Aussi, « il est impératif que la prochaine LPM amplifie les investissements pour réduire cette dette grise » car « il en va des conditions de vie, des conditions d’exercice de leurs missions et donc du moral de nos soldats », a estimé le député.

Cependant, mettre plus d’argent dans les infrastructures ne suffira pas… »Il faut également revoir les processus décisionnels en donnant davantage de pouvoirs au chef de corps, qui seul connaît les véritables besoins de son unité », a plaidé M. Jacobelli.

« Combien de chefs de corps nous ont expliqué que, pour remplacer la moindre tuyauterie ou le moindre chauffage de douche, il fallait remplir des tonnes de paperasse, que des fonctionnaires se renvoyaient les uns aux autres pour savoir qui investirait… Et des mois, voire des années après, que rien n’était fait », a poursuivi le député, qui par conséquent suggéré de remettre une « enveloppe discrétionnaire » aux commandants d’unité afin de leur permettre de « traiter rapidement les menues réparations ».

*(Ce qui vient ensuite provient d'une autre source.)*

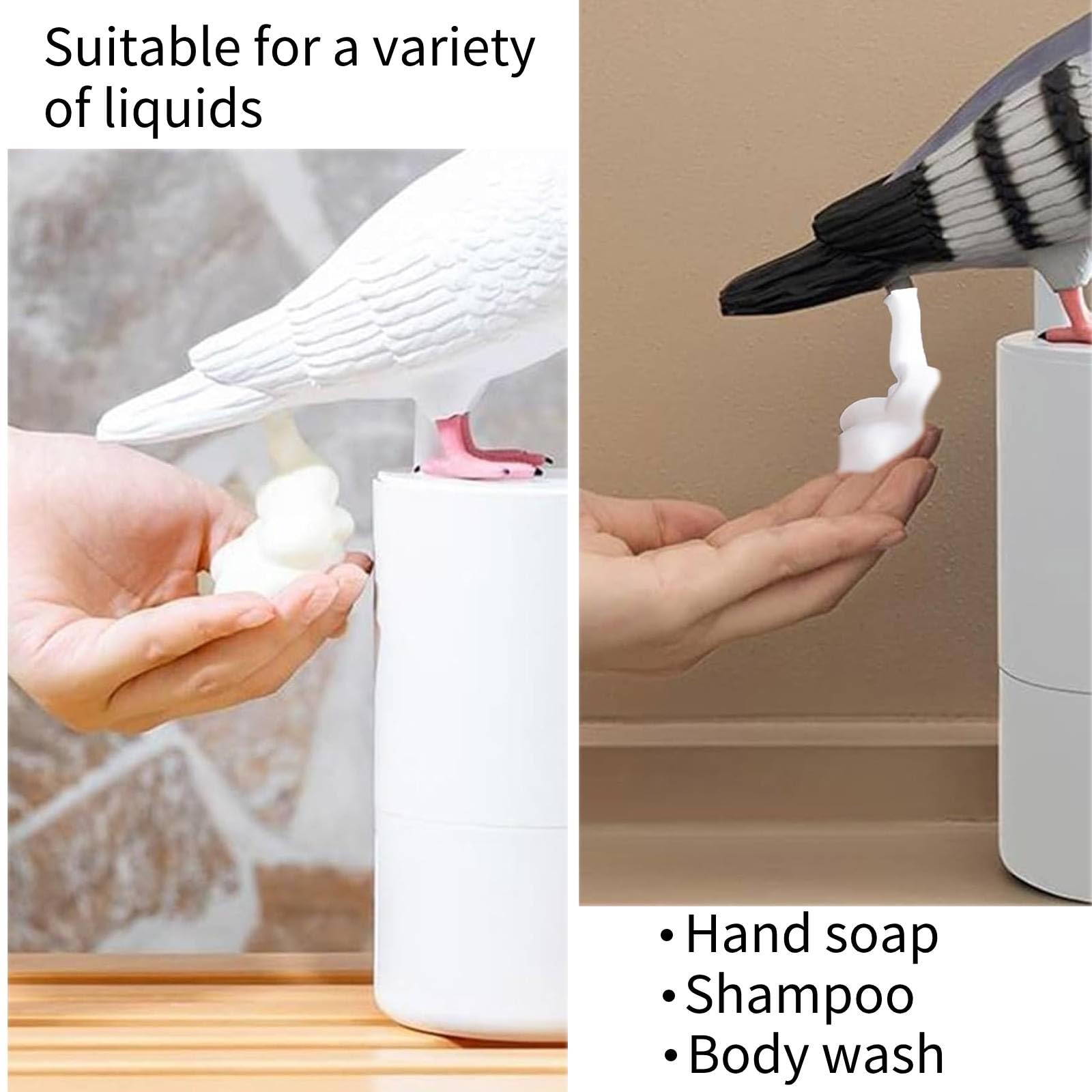 Suitable for a variety of liquids

• Hand soap
• Shampoo
• Body wash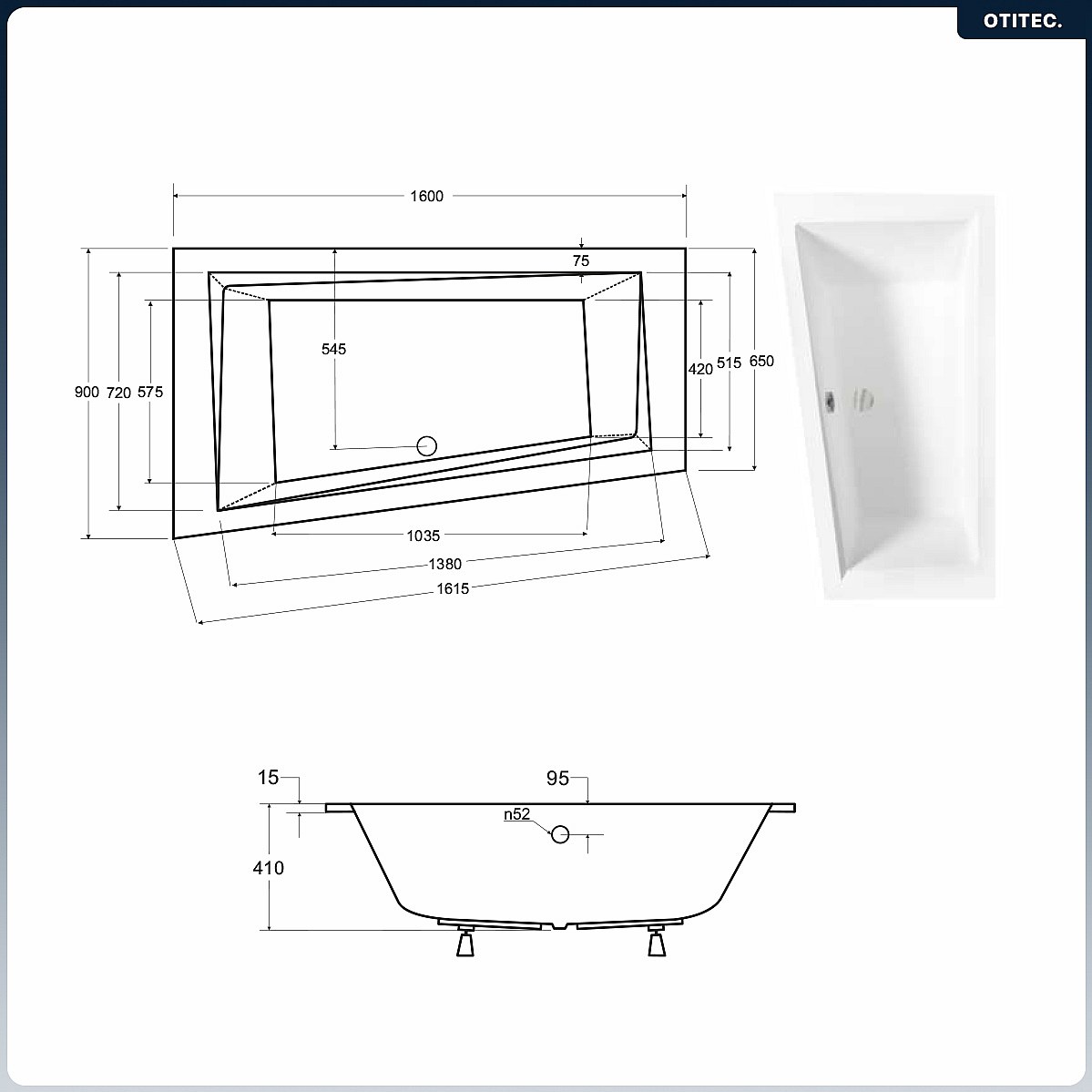 OTITEC.

1600

75

545

900 720 575

420 515 650

1035

1380

1615

15

95

n52

410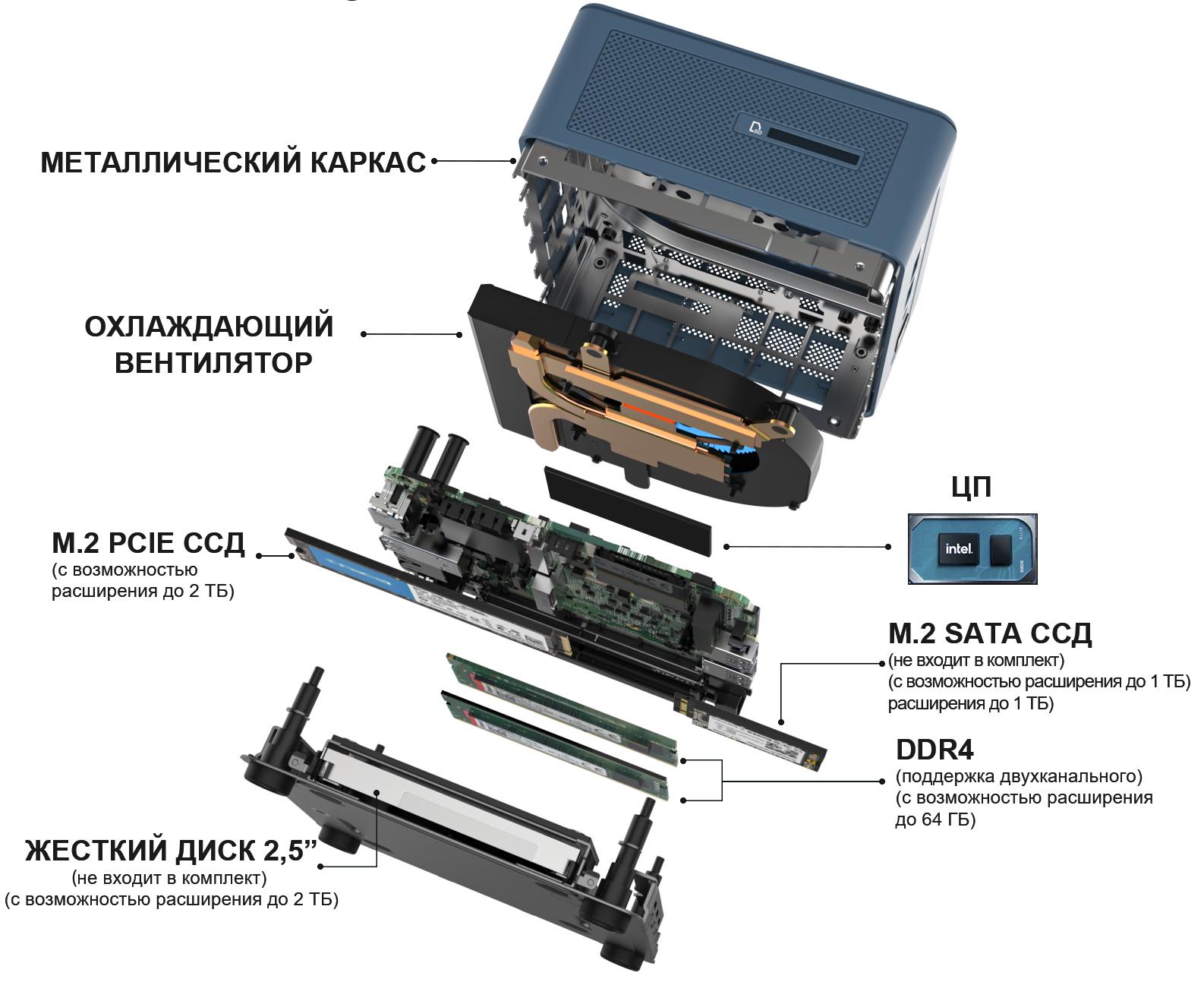 МЕТАЛЛИЧЕСКИЙ КАРКАС

ОХЛАЖДАЮЩИЙ ВЕНТИЛЯТОР

ЦП

intel.

M.2 PCIE ССД
(с возможностью расширения до 2 ТБ)

M.2 SATA ССД
(не входит в комплект)
(с возможностью расширения до 1 ТБ)
расширения до 1 ТБ)

DDR4
(поддержка двухканального)
(с возможностью расширения до 64 ГБ)

ЖЕСТКИЙ ДИСК 2,5”
(не входит в комплект)
(с возможностью расширения до 2 ТБ)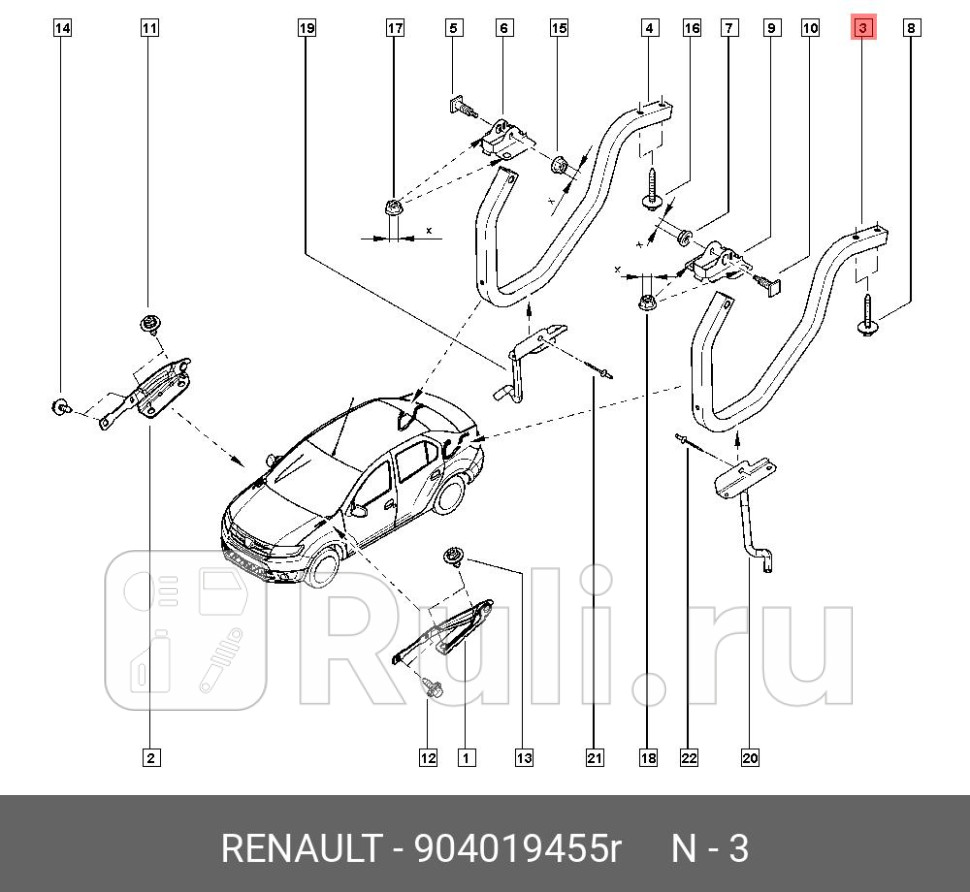 14 11 19 17 5 6 15 4 16 7 9 10 3 8

x

x

x

x

Ruli.ru

2 12 1 13 21 18 22 20

RENAULT - 904019455r N - 3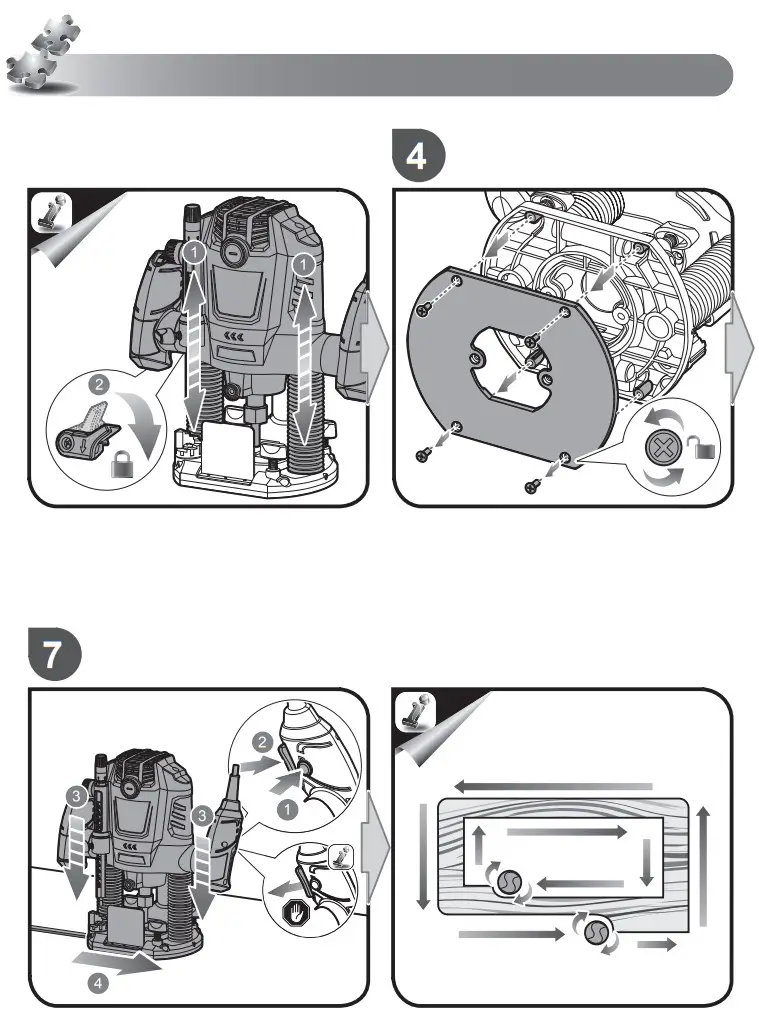 4

1

1

2

7

2

1

3

3

4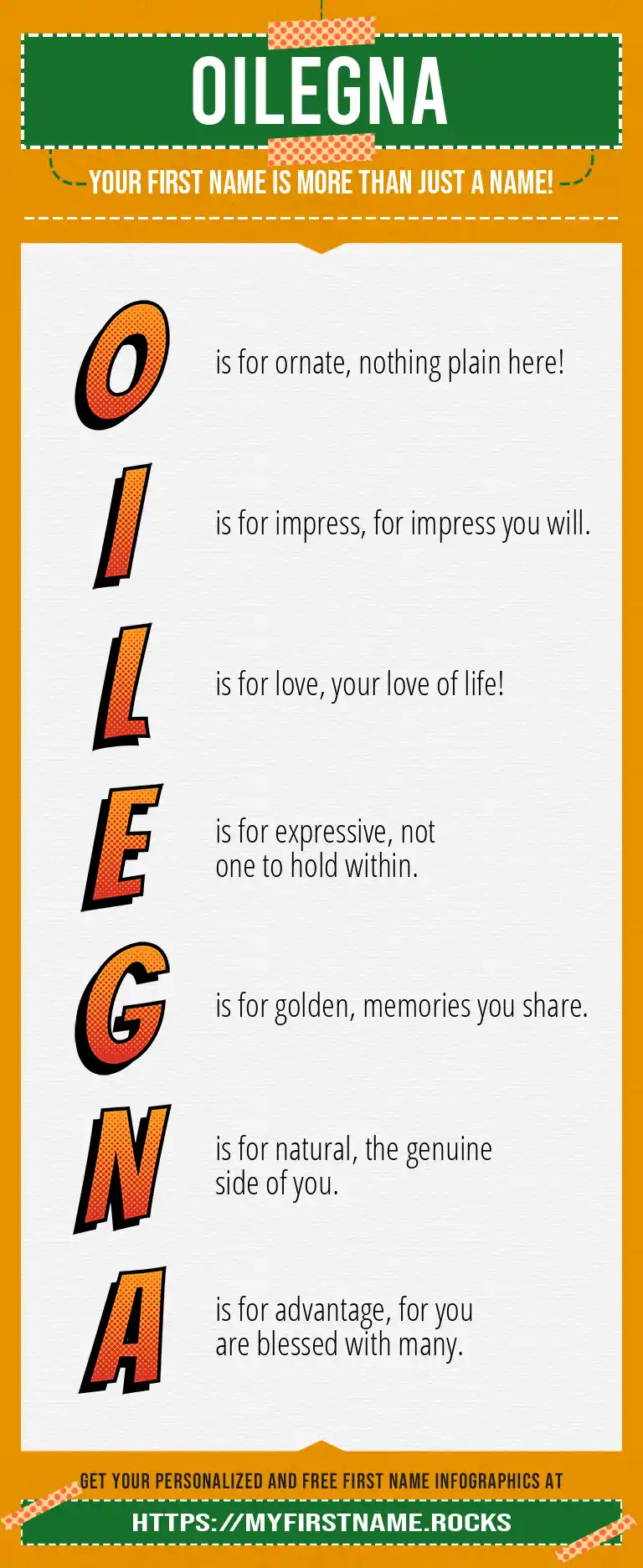 OILEGNA

YOUR FIRST NAME IS MORE THAN JUST A NAME!

O is for ornate, nothing plain here!

I is for impress, for impress you will.

L is for love, your love of life!

E is for expressive, not one to hold within.

G is for golden, memories you share.

N is for natural, the genuine side of you.

A is for advantage, for you are blessed with many.

GET YOUR PERSONALIZED AND FREE FIRST NAME INFOGRAPHICS AT

HTTPS://MYFIRSTNAME.ROCKS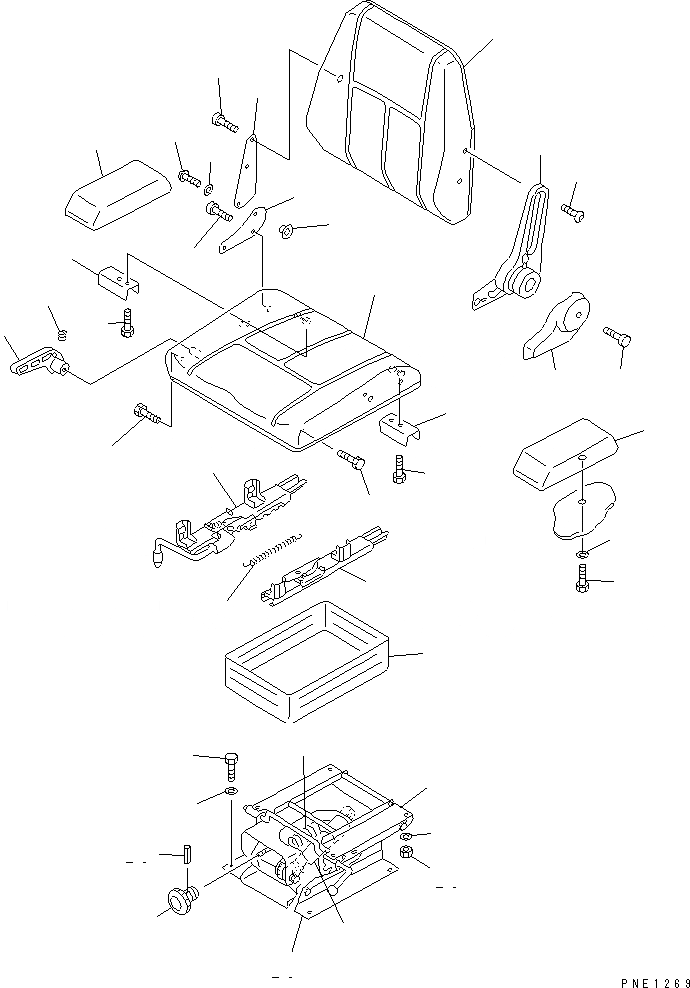 PNE1269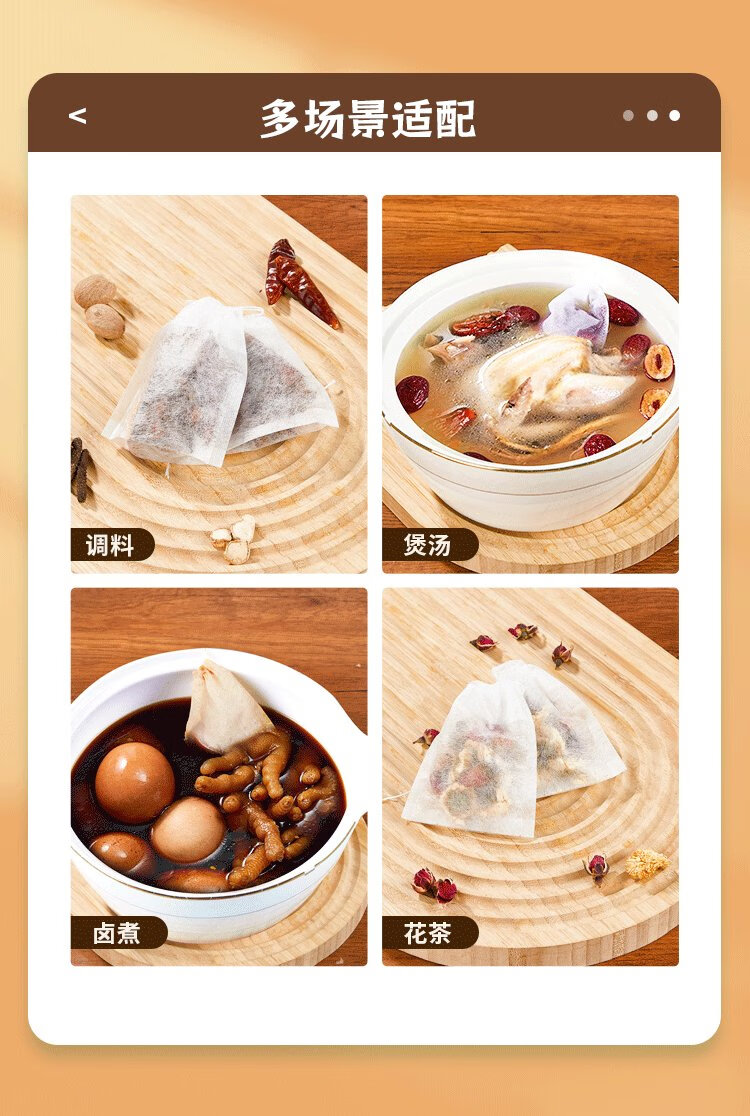 <

多场景适配

调料

煲汤

卤煮

花茶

« Il n’est pas normal que nos militaires doivent attendre plusieurs mois la réparation d’une fenêtre – comme nous l’avons vu! – ou d’un toit qui fuit alors que leur régiment accueille des équipements à la pointe de la technologie. L’écart entre le matériel qui arrive et les conditions de vie qui datent d’il y a quarante ans n’est plus accepté. Et je dirai même que ce n’est plus acceptable », a lancé le parlementaire.

Par ailleurs, ce dernier a également estimé que le « rôle du Service d’insfrastructure de la Défense [SID] pourrait être revu, en le recentrant davantage sur les infrastructures technico-opérationnelles [c’est son coeur de métier] et en externalisant les travaux de nature civile », avec, évidemment, un droit de regard.

Enfin, a conclu M Jacobelli, il serait sans doute pertinent de « simplifier les normes » qui, souvent « issues du monde civil, sont parfois inadaptées au secteur militaire ». Elles « gagneraient à être simplifiées afin de réduire les coûts et les délais des travaux », a-t-il insisté. Ce qui aurait sans doute permis d’éviter aux aviateurs de la base aérienne 123 d’Orléans-Bricy d’attendre dix-huit mois pour « utiliser un hangar pourtant livré, faute d’avoir les autorisations environnementales nécessaires ».